Step 3: Remove Terminals
Using a 1/4 inch 9 mm socket, remove the terminals, starting with the negative terminal. Remove the battery corrosion preventative washers as well. This is a felt piece shaped like a ring located underneath the terminal.
After removing the negative battery cable, cover the post with a shop cloth to prevent the terminal from touching the post. Repeat the process for the positive terminal.
Step 4: Clean Battery Terminals
Spray battery cleaner on the terminals and let sit for 5 minutes. This will remove any corrosion that is already on your batteries as well as prep the surface for applying the protectant. Scrub the terminals with a wire brush.
Alternatively, you can use an old toothbrush or other small brush. You can spray the battery terminal cables one more time to ensure they are clean, but this is optional. Wipe off your battery terminal cables with a shop rag and move on to the next step.
Step 5: Clean Battery Posts
Next, cover the battery, leaving only the most exposed. Spray the battery’s posts lightly with the battery cleaner. Don’t overspray the battery cleaner or let it sit very long on the posts so it doesn’t seep into your battery.
Wipe the battery cleaner off of the posts, and remove any residue with distilled water and a shop cloth.
Alternatively, you can use another cleaning solution, such as a baking soda solution consisting of baking soda and water. Just sprinkle the baking soda on the area, and pour enough water to form a paste.
Scrub the area thoroughly, then use a shop cloth to wipe off the baking soda and water solution. As always, be sure you are using distilled water for any cleaning related to your car battery.
Step 6: Apply Protectant To Posts
Now, you need to apply waterproof dielectric grease to the posts. Dielectric grease is made to protect your battery terminals from future corrosion.
You can also use petroleum jelly if you can’t find dielectric grease. However, petroleum jelly is not as effective and will need to be applied more frequently.
Step 7: Reattach Terminals
Next, you will want to put brand-new felt washers over the posts. YOu can find these at the hardware store in a pack of two.
Now, replace the battery terminal cables using your socket, starting with the positive battery cable and moving on to the negative cables. Just be assured to overtighten.
Step 8: Apply Terminal Protectors
Finally, apply battery corrosion preventative to the outside of the battery terminal cables. This will ensure the components of your battery and terminal are protected from car battery corrosion.
Other Ways to Prevent Corrosion
- Keep an eye out for corroded cables. Regularly checking your cables to make sure they are not showing any signs of corrosion will help keep corrosion at bay. Doing this will allow you to stop the corrosion problem before it affects the performance of your battery.

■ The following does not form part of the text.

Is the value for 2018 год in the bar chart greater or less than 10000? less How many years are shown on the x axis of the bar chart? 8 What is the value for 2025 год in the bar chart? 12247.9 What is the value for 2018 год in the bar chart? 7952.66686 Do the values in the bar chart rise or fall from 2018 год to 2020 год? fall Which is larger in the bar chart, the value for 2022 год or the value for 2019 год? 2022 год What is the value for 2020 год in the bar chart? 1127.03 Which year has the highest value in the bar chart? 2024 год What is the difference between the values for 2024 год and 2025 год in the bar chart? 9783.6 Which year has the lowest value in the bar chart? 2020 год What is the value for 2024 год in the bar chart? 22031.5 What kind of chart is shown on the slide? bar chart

- Don’t Overcharge. When you overcharge your battery, it allows it to overheat and leads to your battery expanding. This expansion allows the electrolyte to push out from any openings, eventually leading to corrosion.

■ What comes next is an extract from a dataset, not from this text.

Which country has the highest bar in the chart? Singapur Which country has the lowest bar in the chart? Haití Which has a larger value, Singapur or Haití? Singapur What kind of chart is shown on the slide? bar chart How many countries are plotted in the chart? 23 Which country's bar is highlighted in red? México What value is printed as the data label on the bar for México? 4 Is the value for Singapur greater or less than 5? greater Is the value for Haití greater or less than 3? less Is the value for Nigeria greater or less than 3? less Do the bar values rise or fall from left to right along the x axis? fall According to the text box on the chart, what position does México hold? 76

- Don’t Fill Your Battery Too Full. Some batteries require a water top-off every so often, but not following instructions and overfilling your battery will allow electrolytes to spill out of your battery,
- Replace Copper clamps. Some terminals are made of copper clamps, and while copper works great for clamps, it can create a chemical reaction resulting in a chemical called copper sulfate that is corrosive to your battery terminals.
- Check for a faulty hood on your vehicle. If the hood on your vehicle allows water to get underneath, this can expose your battery to water, which will lead to corrosion.
- Assess the battery for damage. Unfortunately, the corroded battery terminals could be a result of battery fluid leakage. You should assess the area around the terminal for damage to see if this could be the source of battery leaks. This is usually only seen in sealed lead-acid batteries.
Battery terminal corrosion can cause a heap of problems, but with regular maintenance, you can prevent your car battery terminals from corroding and prolong the life of your battery.